TASK: For the records below, the count of lines that hold "RedHatDisplay" is required; give only that number.

[Start of Attachment]

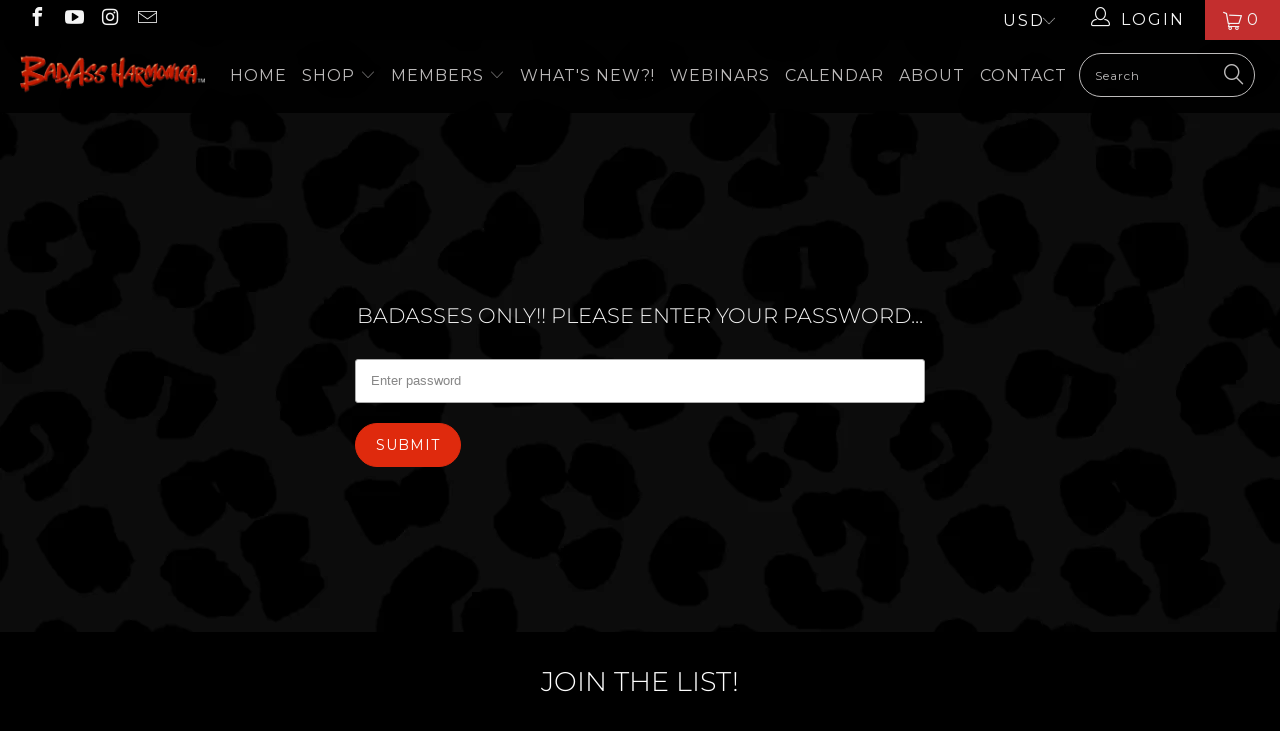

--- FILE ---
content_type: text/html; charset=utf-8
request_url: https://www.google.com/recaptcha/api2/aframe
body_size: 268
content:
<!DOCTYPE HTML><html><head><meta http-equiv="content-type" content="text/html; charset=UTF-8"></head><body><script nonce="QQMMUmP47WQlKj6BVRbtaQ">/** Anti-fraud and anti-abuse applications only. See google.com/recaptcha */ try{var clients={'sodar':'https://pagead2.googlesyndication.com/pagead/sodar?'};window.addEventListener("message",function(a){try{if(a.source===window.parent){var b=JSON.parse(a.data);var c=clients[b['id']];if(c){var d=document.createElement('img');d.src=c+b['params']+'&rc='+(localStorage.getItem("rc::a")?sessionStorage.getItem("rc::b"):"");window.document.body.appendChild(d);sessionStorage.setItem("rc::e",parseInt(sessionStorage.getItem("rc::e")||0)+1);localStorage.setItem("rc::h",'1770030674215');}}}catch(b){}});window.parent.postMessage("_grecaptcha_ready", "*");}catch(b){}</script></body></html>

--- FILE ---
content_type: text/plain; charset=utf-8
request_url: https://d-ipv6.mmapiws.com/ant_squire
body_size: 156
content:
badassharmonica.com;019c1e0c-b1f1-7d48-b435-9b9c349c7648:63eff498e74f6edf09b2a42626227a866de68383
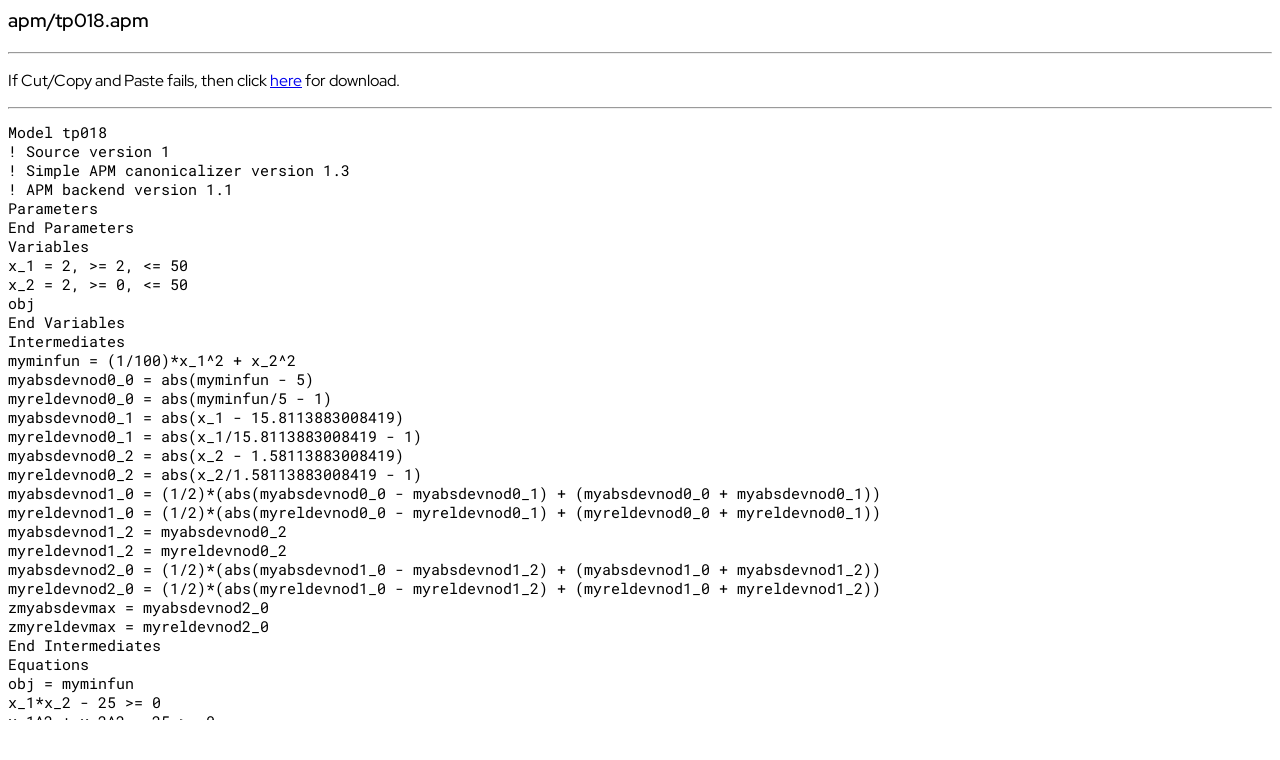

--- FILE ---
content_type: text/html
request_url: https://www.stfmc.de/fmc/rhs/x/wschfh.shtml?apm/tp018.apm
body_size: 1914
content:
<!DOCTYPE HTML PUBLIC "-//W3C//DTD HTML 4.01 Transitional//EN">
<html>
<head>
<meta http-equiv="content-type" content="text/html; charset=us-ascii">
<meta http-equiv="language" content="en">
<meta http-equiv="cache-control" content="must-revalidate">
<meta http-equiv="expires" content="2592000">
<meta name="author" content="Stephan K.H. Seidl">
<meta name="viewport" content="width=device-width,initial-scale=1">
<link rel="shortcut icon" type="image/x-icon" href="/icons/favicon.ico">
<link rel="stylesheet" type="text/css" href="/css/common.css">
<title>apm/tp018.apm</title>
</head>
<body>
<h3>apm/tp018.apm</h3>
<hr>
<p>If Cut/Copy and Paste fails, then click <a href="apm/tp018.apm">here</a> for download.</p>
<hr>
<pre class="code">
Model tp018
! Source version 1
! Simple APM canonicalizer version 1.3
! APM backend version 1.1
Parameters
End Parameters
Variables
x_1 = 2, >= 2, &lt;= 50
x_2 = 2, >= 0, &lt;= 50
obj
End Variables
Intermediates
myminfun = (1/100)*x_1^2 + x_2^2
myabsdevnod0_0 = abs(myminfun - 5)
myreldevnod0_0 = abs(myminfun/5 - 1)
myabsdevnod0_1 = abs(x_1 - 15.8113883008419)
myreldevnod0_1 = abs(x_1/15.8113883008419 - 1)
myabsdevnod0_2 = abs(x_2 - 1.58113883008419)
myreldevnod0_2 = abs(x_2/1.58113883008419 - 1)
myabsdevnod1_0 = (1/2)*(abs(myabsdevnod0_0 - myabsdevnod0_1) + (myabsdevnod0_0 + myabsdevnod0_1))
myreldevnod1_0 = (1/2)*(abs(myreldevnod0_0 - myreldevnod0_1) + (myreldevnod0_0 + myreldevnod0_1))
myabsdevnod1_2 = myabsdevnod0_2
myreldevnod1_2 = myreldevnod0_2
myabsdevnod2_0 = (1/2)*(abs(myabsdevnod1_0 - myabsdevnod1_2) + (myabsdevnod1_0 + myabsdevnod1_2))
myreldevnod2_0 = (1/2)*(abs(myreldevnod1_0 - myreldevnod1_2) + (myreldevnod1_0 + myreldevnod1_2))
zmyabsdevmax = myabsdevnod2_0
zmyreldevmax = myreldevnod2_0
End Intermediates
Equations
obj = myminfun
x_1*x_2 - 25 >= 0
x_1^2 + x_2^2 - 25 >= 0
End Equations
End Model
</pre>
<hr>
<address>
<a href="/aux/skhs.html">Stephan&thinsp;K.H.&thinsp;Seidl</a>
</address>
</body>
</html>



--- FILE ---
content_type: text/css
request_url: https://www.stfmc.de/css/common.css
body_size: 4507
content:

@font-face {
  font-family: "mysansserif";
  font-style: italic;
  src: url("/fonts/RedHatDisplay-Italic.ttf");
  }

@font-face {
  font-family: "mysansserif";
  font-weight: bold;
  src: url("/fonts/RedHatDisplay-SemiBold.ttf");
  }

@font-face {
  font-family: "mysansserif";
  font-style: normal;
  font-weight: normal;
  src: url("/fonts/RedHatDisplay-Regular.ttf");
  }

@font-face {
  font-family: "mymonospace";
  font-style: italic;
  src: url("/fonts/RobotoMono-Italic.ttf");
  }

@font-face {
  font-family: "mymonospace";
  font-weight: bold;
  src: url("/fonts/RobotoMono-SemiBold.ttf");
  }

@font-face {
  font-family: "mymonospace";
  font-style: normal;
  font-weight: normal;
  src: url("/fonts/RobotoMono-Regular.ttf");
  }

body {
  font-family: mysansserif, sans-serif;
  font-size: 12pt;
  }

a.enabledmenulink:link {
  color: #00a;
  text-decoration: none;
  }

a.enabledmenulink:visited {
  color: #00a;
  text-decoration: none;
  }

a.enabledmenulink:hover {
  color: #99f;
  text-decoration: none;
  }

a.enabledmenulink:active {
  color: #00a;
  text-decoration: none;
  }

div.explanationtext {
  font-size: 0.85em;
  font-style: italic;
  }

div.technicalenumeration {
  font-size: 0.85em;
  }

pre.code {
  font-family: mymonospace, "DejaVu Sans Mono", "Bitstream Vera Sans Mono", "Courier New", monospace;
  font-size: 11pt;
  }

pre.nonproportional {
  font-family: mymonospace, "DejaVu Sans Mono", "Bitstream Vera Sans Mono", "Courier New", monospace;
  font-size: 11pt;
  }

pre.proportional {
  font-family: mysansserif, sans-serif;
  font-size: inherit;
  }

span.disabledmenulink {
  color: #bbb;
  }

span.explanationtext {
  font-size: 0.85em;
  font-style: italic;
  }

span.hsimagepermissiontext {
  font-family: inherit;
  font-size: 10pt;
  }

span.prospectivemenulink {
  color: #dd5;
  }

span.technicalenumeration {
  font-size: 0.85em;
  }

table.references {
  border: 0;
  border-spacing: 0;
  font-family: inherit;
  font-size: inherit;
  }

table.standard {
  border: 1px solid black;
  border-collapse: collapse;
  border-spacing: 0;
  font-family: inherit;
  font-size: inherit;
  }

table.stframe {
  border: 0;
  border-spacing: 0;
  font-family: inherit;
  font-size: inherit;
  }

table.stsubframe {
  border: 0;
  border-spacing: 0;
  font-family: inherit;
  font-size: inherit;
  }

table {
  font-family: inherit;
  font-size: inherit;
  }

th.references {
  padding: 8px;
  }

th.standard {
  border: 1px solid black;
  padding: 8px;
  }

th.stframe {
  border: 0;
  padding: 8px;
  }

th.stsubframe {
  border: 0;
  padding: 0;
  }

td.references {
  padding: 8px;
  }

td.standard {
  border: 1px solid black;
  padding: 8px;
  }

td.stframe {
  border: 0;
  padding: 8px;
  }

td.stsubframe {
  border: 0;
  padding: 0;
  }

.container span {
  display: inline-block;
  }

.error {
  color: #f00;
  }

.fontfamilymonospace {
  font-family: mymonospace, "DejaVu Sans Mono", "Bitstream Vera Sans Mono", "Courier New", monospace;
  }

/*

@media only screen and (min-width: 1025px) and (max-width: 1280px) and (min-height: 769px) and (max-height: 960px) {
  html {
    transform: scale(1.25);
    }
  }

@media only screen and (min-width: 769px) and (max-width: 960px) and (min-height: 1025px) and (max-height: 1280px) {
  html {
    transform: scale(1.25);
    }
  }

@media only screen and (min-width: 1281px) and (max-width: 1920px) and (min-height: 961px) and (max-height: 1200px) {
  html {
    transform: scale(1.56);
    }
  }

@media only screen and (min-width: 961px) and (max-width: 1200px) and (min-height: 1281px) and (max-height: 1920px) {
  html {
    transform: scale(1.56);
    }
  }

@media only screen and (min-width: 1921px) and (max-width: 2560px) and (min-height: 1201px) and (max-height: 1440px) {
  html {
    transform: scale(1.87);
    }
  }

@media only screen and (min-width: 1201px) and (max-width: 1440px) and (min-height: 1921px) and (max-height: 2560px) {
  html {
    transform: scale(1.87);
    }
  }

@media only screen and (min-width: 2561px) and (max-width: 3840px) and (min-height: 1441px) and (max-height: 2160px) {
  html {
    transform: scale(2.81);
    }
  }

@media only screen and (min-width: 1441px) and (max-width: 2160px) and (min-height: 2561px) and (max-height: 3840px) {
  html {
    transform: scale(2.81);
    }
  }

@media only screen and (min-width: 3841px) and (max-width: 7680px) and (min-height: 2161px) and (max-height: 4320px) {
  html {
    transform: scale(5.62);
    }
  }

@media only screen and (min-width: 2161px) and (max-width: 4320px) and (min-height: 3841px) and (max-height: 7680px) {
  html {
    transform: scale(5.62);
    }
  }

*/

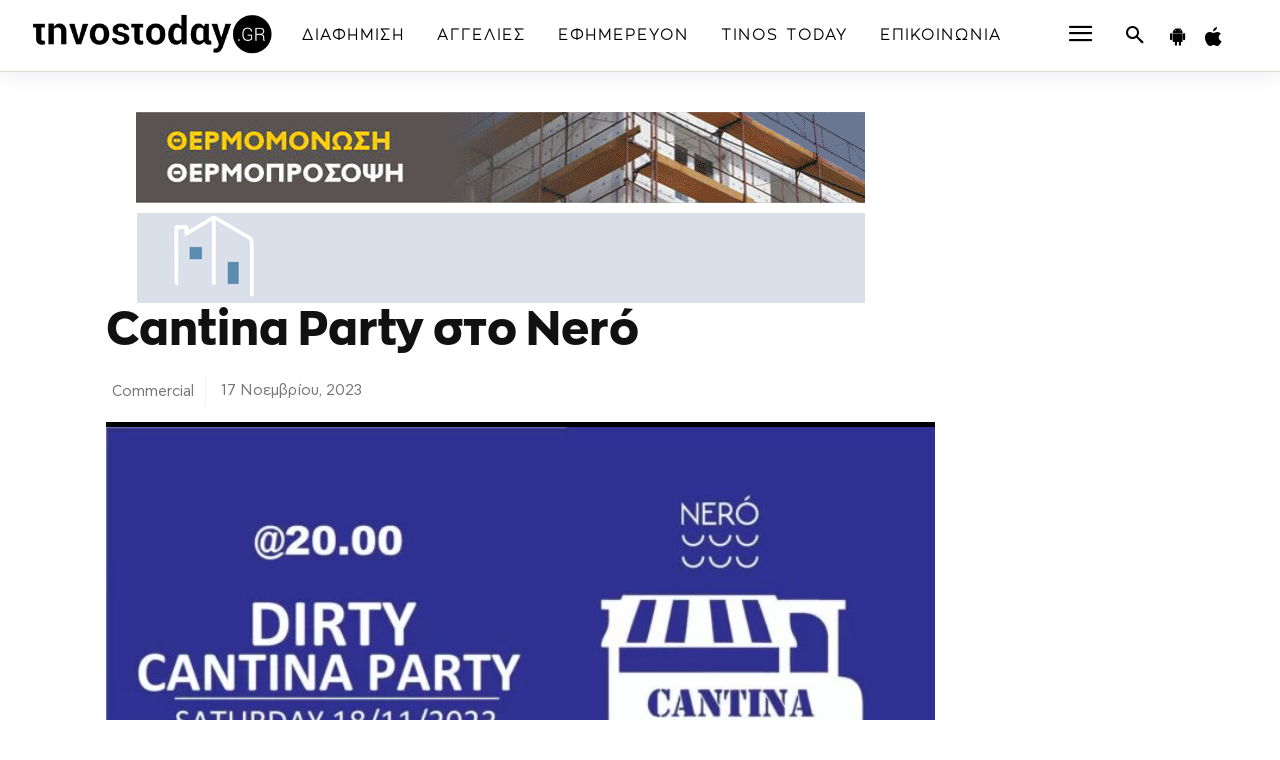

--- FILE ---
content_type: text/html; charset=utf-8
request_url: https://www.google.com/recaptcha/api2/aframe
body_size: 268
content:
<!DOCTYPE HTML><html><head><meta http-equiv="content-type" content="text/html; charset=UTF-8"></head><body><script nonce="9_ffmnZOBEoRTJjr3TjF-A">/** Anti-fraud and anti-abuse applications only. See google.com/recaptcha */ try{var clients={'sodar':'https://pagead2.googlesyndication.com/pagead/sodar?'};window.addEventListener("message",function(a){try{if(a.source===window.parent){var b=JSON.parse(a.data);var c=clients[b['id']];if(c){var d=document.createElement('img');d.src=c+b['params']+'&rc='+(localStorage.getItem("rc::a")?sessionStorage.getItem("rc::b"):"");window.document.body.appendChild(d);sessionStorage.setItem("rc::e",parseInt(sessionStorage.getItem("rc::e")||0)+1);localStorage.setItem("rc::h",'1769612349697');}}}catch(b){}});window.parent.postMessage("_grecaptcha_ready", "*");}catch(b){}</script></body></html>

[End of Attachment]

SOLUTION TO THIS TASK: 3